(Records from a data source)
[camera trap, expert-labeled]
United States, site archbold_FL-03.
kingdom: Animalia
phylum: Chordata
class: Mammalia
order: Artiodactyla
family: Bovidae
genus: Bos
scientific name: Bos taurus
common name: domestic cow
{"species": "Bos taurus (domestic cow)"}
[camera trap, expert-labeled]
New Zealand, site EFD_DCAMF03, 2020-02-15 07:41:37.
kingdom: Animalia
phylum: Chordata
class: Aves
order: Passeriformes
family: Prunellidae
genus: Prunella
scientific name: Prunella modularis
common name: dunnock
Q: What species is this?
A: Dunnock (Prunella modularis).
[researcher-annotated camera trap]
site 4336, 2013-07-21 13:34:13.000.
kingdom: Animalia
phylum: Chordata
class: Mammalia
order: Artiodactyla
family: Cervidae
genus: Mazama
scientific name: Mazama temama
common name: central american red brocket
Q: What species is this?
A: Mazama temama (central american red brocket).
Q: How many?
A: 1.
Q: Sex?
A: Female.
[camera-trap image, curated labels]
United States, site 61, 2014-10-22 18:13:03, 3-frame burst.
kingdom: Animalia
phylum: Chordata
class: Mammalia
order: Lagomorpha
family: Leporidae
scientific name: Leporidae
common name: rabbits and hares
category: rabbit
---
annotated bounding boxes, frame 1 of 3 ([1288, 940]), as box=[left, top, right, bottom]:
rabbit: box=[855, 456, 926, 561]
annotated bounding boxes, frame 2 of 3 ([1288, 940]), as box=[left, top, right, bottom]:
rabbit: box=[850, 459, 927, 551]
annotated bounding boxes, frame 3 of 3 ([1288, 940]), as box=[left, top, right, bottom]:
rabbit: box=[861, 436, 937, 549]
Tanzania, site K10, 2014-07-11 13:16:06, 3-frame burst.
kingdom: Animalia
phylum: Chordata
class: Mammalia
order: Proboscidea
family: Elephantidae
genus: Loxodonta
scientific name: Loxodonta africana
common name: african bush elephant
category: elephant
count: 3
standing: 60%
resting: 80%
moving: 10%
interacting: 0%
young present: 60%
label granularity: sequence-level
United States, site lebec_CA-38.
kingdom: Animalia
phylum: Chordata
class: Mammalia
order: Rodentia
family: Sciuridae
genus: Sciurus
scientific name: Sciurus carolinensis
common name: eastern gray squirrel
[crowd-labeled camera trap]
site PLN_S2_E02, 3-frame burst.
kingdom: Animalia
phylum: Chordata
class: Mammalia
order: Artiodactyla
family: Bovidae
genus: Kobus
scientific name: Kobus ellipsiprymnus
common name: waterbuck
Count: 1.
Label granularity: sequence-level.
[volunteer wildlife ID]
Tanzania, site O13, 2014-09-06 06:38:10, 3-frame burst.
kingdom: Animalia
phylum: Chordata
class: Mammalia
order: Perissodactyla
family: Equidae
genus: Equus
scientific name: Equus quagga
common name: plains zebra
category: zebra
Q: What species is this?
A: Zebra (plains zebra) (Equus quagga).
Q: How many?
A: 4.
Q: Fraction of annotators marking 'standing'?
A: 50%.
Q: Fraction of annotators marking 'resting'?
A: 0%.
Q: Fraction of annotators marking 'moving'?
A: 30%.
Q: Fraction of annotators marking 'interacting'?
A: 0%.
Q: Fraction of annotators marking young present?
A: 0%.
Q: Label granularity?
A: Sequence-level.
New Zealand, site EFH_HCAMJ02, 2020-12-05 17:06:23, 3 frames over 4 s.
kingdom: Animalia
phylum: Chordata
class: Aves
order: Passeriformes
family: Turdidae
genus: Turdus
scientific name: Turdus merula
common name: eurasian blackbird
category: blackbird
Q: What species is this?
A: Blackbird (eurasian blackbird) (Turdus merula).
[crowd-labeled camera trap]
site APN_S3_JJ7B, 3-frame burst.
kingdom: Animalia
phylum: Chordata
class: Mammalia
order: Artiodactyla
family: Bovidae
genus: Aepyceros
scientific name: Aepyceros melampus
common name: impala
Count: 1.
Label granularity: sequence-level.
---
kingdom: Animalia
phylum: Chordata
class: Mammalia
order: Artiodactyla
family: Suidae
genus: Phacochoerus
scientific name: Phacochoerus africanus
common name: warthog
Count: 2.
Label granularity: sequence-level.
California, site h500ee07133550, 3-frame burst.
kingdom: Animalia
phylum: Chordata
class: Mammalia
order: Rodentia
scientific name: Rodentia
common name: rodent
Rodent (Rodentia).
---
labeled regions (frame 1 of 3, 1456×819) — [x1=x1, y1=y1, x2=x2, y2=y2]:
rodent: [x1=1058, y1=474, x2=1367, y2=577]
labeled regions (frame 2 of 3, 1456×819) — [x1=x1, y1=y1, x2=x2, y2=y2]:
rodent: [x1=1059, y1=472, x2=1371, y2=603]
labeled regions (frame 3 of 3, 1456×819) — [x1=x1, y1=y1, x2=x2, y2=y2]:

→ **Prompt**:
Repeat the data in full. Nothing may be dropped or altered.

→ **Result of this task**:
[camera trap, expert-labeled]
United States, site archbold_FL-03.
kingdom: Animalia
phylum: Chordata
class: Mammalia
order: Artiodactyla
family: Bovidae
genus: Bos
scientific name: Bos taurus
common name: domestic cow
{"species": "Bos taurus (domestic cow)"}
[camera trap, expert-labeled]
New Zealand, site EFD_DCAMF03, 2020-02-15 07:41:37.
kingdom: Animalia
phylum: Chordata
class: Aves
order: Passeriformes
family: Prunellidae
genus: Prunella
scientific name: Prunella modularis
common name: dunnock
Q: What species is this?
A: Dunnock (Prunella modularis).
[researcher-annotated camera trap]
site 4336, 2013-07-21 13:34:13.000.
kingdom: Animalia
phylum: Chordata
class: Mammalia
order: Artiodactyla
family: Cervidae
genus: Mazama
scientific name: Mazama temama
common name: central american red brocket
Q: What species is this?
A: Mazama temama (central american red brocket).
Q: How many?
A: 1.
Q: Sex?
A: Female.
[camera-trap image, curated labels]
United States, site 61, 2014-10-22 18:13:03, 3-frame burst.
kingdom: Animalia
phylum: Chordata
class: Mammalia
order: Lagomorpha
family: Leporidae
scientific name: Leporidae
common name: rabbits and hares
category: rabbit
---
annotated bounding boxes, frame 1 of 3 ([1288, 940]), as box=[left, top, right, bottom]:
rabbit: box=[855, 456, 926, 561]
annotated bounding boxes, frame 2 of 3 ([1288, 940]), as box=[left, top, right, bottom]:
rabbit: box=[850, 459, 927, 551]
annotated bounding boxes, frame 3 of 3 ([1288, 940]), as box=[left, top, right, bottom]:
rabbit: box=[861, 436, 937, 549]
Tanzania, site K10, 2014-07-11 13:16:06, 3-frame burst.
kingdom: Animalia
phylum: Chordata
class: Mammalia
order: Proboscidea
family: Elephantidae
genus: Loxodonta
scientific name: Loxodonta africana
common name: african bush elephant
category: elephant
count: 3
standing: 60%
resting: 80%
moving: 10%
interacting: 0%
young present: 60%
label granularity: sequence-level
United States, site lebec_CA-38.
kingdom: Animalia
phylum: Chordata
class: Mammalia
order: Rodentia
family: Sciuridae
genus: Sciurus
scientific name: Sciurus carolinensis
common name: eastern gray squirrel
[crowd-labeled camera trap]
site PLN_S2_E02, 3-frame burst.
kingdom: Animalia
phylum: Chordata
class: Mammalia
order: Artiodactyla
family: Bovidae
genus: Kobus
scientific name: Kobus ellipsiprymnus
common name: waterbuck
Count: 1.
Label granularity: sequence-level.
[volunteer wildlife ID]
Tanzania, site O13, 2014-09-06 06:38:10, 3-frame burst.
kingdom: Animalia
phylum: Chordata
class: Mammalia
order: Perissodactyla
family: Equidae
genus: Equus
scientific name: Equus quagga
common name: plains zebra
category: zebra
Q: What species is this?
A: Zebra (plains zebra) (Equus quagga).
Q: How many?
A: 4.
Q: Fraction of annotators marking 'standing'?
A: 50%.
Q: Fraction of annotators marking 'resting'?
A: 0%.
Q: Fraction of annotators marking 'moving'?
A: 30%.
Q: Fraction of annotators marking 'interacting'?
A: 0%.
Q: Fraction of annotators marking young present?
A: 0%.
Q: Label granularity?
A: Sequence-level.
New Zealand, site EFH_HCAMJ02, 2020-12-05 17:06:23, 3 frames over 4 s.
kingdom: Animalia
phylum: Chordata
class: Aves
order: Passeriformes
family: Turdidae
genus: Turdus
scientific name: Turdus merula
common name: eurasian blackbird
category: blackbird
Q: What species is this?
A: Blackbird (eurasian blackbird) (Turdus merula).
[crowd-labeled camera trap]
site APN_S3_JJ7B, 3-frame burst.
kingdom: Animalia
phylum: Chordata
class: Mammalia
order: Artiodactyla
family: Bovidae
genus: Aepyceros
scientific name: Aepyceros melampus
common name: impala
Count: 1.
Label granularity: sequence-level.
---
kingdom: Animalia
phylum: Chordata
class: Mammalia
order: Artiodactyla
family: Suidae
genus: Phacochoerus
scientific name: Phacochoerus africanus
common name: warthog
Count: 2.
Label granularity: sequence-level.
California, site h500ee07133550, 3-frame burst.
kingdom: Animalia
phylum: Chordata
class: Mammalia
order: Rodentia
scientific name: Rodentia
common name: rodent
Rodent (Rodentia).
---
labeled regions (frame 1 of 3, 1456×819) — [x1=x1, y1=y1, x2=x2, y2=y2]:
rodent: [x1=1058, y1=474, x2=1367, y2=577]
labeled regions (frame 2 of 3, 1456×819) — [x1=x1, y1=y1, x2=x2, y2=y2]:
rodent: [x1=1059, y1=472, x2=1371, y2=603]
labeled regions (frame 3 of 3, 1456×819) — [x1=x1, y1=y1, x2=x2, y2=y2]:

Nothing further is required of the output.